AMD erratum 665 on f15h processor?

From: Andrew Randrianasulu
Date: Sun Dec 17 2017 - 04:13:27 EST


Hello!

I was trying to investigate why all my old kernels can't be booted on my
relatively new machine.

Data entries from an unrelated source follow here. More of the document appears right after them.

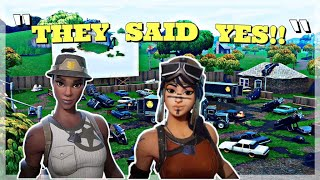 I Tried Out For The RAREST RECON EXPERT Fortnite Clan With Out (OG SKINS) And This Happened....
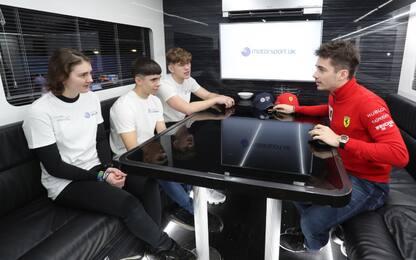 """Leclerc: """"Ancora molto da imparare da Vettel"""""""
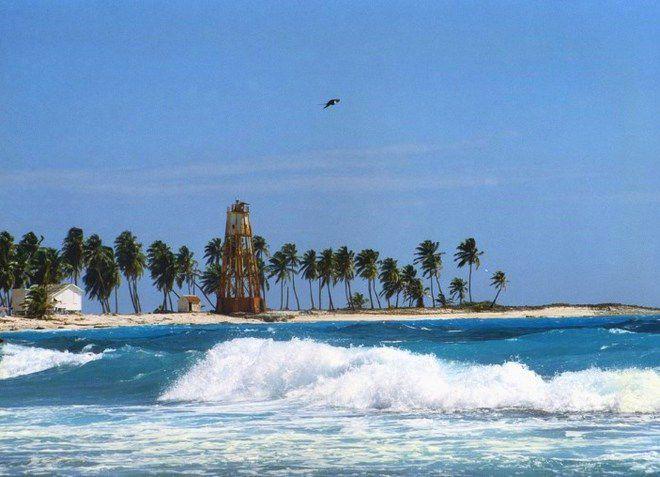 Остров Хаф Мун Кин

Kernels 4.10+ naturally boot - I use 4.14.3 right now -
but old kernels die early ...

After some digging I found this
https://patchwork.kernel.org/patch/9311567/

Patch talk about family 12h, but my machine has this CPU:

[ 0.056000] smpboot: CPU0: AMD FX(tm)-4300 Quad-Core Processor (family: 0x15,
model: 0x2, stepping: 0x0)
[ 0.056000] Performance Events: Fam15h core perfctr, AMD PMU driver.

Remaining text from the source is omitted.